SOURCE DOCUMENT |
=======
| > Often I would like to mirror a site, but only from a
> particular line of code to another particular line of
> code. For example, there might be a news source I would
> like to copy daily to read off-line, but only the actual
> news - not the headers and footers and advertisements and
> sidebars, etc. Site Scooper [1] seems to be capable of
> this - could this feature be added to HTTrack?
Err, automatically, not really. You can create a project,
and capture only what you need, using filters (scan
rules) ; but there is not yet any "automatic scheduled"
download.
This could be done, however, with a commandline .bat, and
the windows scheduler:
- first create your project (example: "FooBar Daily News")
- then, create an update.bat file, which contains:
C:
cd "C:\My Web Sites\FooBar Daily News\"
=======
DATA PROVIDED |
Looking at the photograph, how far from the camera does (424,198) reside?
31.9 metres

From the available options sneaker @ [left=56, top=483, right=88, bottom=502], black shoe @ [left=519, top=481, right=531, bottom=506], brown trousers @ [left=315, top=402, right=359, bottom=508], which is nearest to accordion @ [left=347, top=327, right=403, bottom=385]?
=======
WHAT TO WORK ON |
- 1) Rewrite the paragraph of the HTTrack forum thread that begins "Err, automatically, not really" as a short bulleted list that keeps its main facts.
- 2) Extend the HTTrack forum thread, starting right after its last line.
The data has no connection to the HTTrack forum thread.

RESPONSES |
- 1)
- HTTrack cannot do this automatically.
- A project can capture only the needed parts by using filters (scan rules).
- There is not yet any automatic scheduled download.

- 2)
"C:\Program Files\WinHTTrack\httrack.exe" --quiet --update
- then, using the scheduled tasks (start / prefereces), add
a new task, for example every day, selecting the update.bat
file
> Additionally, Plucker [2] has the ability to mirror a
> page 'as if' it were the referring page itself. For
> example, to view the Zippy the Pinhead comic strip at the
> San Francisco Gate newspaper Web site, you have to
convince
> their server that you are 'at' a particular URL. If you
> try and mirror it without 'being' the referring URL, you
> only get a 'this image not available' graphic instead of
> the comic strip. Check it out yourself and it will make
> more sense than my description. Anyway, would it be
> possible to add this feature to HTTrack?
Err, httrack always sends the http referer according to the
http RFC ; so it should work. But httrack does not send a
referer to the FIRST url.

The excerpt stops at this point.